=== Supplied information ===
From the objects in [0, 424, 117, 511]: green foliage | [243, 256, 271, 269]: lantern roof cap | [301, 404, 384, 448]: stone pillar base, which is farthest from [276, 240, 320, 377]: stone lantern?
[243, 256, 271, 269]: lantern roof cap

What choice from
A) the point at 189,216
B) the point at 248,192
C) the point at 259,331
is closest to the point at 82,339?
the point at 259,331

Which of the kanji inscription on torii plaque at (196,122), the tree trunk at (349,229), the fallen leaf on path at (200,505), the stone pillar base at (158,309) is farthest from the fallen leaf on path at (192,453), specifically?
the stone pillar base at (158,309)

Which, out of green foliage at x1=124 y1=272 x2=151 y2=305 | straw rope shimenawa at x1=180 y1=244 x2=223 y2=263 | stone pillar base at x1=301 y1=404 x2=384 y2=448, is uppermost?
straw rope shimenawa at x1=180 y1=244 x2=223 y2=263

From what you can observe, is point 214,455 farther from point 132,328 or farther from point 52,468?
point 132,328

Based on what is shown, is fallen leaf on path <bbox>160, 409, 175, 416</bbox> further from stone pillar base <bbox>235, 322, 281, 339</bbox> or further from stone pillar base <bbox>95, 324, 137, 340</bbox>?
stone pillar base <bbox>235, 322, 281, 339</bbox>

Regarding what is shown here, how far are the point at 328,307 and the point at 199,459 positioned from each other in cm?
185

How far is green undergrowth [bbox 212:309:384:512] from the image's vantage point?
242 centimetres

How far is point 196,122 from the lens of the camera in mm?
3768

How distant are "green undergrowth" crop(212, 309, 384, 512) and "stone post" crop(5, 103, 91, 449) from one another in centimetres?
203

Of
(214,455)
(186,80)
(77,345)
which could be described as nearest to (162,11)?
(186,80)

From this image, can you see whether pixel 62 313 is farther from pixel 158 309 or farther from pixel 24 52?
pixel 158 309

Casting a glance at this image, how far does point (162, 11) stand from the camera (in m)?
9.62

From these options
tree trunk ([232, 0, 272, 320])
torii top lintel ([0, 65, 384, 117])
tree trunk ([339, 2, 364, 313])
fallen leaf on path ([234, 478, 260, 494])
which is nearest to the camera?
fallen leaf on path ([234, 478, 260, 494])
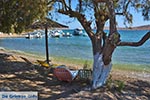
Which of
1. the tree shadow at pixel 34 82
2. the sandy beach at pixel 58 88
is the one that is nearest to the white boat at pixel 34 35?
the tree shadow at pixel 34 82

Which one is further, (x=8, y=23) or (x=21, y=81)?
(x=8, y=23)

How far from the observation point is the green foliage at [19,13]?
9.15m

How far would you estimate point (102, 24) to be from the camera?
9.36 metres

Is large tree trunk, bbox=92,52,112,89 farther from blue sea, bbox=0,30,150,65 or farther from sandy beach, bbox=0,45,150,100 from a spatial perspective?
blue sea, bbox=0,30,150,65

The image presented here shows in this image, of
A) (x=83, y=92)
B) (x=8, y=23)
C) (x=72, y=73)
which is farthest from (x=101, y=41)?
(x=8, y=23)

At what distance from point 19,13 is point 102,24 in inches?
119

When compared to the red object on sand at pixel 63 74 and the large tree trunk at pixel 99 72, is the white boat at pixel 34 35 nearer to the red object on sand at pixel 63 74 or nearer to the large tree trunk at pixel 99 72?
the red object on sand at pixel 63 74

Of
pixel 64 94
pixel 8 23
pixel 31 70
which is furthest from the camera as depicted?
pixel 8 23

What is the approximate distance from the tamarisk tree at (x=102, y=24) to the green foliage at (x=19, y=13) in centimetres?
73

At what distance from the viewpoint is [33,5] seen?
9062mm

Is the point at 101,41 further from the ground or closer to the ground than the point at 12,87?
further from the ground

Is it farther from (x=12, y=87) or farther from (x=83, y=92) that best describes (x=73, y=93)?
(x=12, y=87)

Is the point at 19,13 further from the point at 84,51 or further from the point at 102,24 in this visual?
the point at 84,51

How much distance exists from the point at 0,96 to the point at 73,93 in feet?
11.1
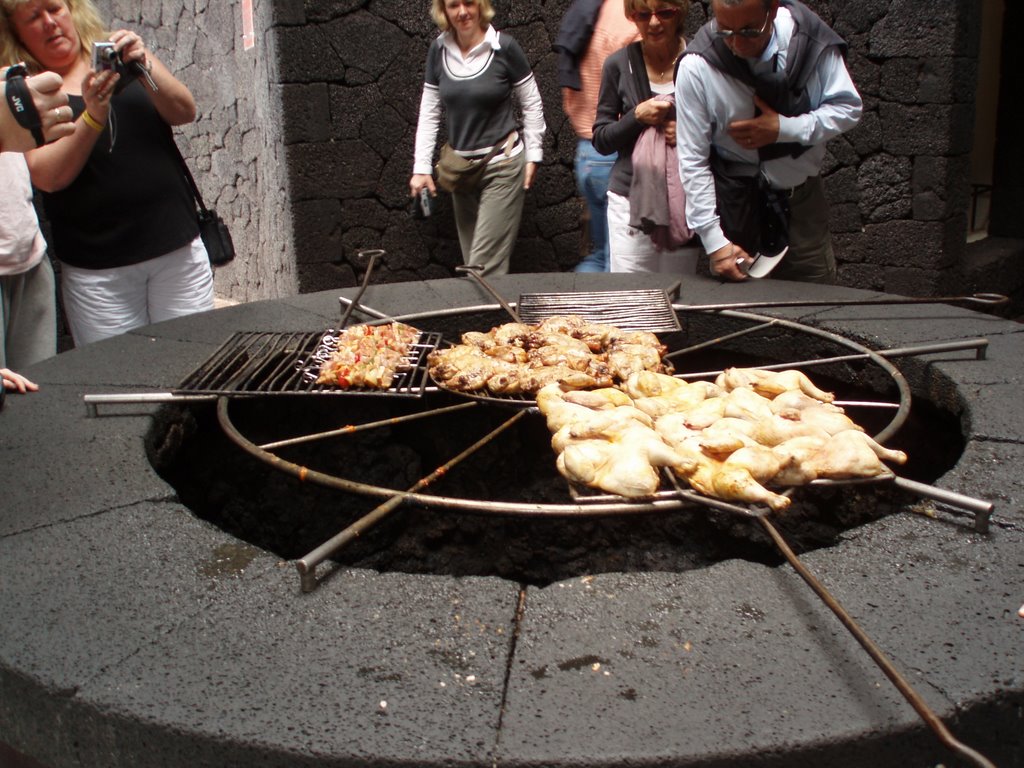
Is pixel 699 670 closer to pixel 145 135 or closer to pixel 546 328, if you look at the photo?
pixel 546 328

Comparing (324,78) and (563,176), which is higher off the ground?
(324,78)

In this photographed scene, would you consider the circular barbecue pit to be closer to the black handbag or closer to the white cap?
the white cap

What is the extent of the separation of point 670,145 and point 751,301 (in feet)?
3.33

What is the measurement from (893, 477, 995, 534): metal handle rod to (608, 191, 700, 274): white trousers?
2.61 meters

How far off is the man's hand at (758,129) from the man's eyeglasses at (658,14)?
2.45 feet

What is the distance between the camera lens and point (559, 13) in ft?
24.2

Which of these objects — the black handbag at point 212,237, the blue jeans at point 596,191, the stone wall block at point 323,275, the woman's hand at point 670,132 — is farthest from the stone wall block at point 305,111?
the woman's hand at point 670,132

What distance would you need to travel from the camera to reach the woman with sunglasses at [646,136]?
13.6 feet

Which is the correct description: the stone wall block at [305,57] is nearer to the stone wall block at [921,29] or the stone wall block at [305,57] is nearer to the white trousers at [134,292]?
the white trousers at [134,292]

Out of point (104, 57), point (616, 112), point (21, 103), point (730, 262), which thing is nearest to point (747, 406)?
point (730, 262)

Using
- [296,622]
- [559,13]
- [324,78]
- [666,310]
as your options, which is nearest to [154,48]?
[324,78]

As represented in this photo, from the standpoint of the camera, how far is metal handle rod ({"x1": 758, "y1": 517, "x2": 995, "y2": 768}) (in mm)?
1314

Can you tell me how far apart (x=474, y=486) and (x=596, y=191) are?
2349 mm

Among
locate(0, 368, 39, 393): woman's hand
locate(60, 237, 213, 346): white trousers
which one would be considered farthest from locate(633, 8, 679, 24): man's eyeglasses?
locate(0, 368, 39, 393): woman's hand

=== To do ===
Find the line that contains "How far off". Repeat it and every line after it, exactly as written, up to and including the last line of the records above.

=== Written answer ===
How far off is the man's hand at (758,129) from the man's eyeglasses at (658,14)?
2.45 feet

What is the distance between the camera lens and point (559, 13) in ft?
24.2

Which of these objects — the black handbag at point 212,237, the blue jeans at point 596,191, the stone wall block at point 323,275, the woman's hand at point 670,132 — is farthest from the stone wall block at point 305,111?
the woman's hand at point 670,132

What distance would you need to travel from the camera to reach the woman with sunglasses at [646,136]?
13.6 feet

Which is the correct description: the stone wall block at [305,57] is nearer to the stone wall block at [921,29] or the stone wall block at [305,57] is nearer to the white trousers at [134,292]?
the white trousers at [134,292]

Out of point (104, 57), point (616, 112), point (21, 103), point (730, 262), which thing is nearest to point (747, 406)?
point (730, 262)

Using
- [296,622]
- [559,13]
- [324,78]
- [666,310]
as your options, which is nearest to [154,48]?
[324,78]

As represented in this photo, from the standpoint of the camera, how far is metal handle rod ({"x1": 758, "y1": 517, "x2": 995, "y2": 768}) (in mm)?
1314

Can you tell me how far apart (x=474, y=486) and (x=596, y=191) are?
2349 mm

Among
locate(0, 368, 39, 393): woman's hand
locate(60, 237, 213, 346): white trousers
which one would be considered farthest from locate(633, 8, 679, 24): man's eyeglasses?
locate(0, 368, 39, 393): woman's hand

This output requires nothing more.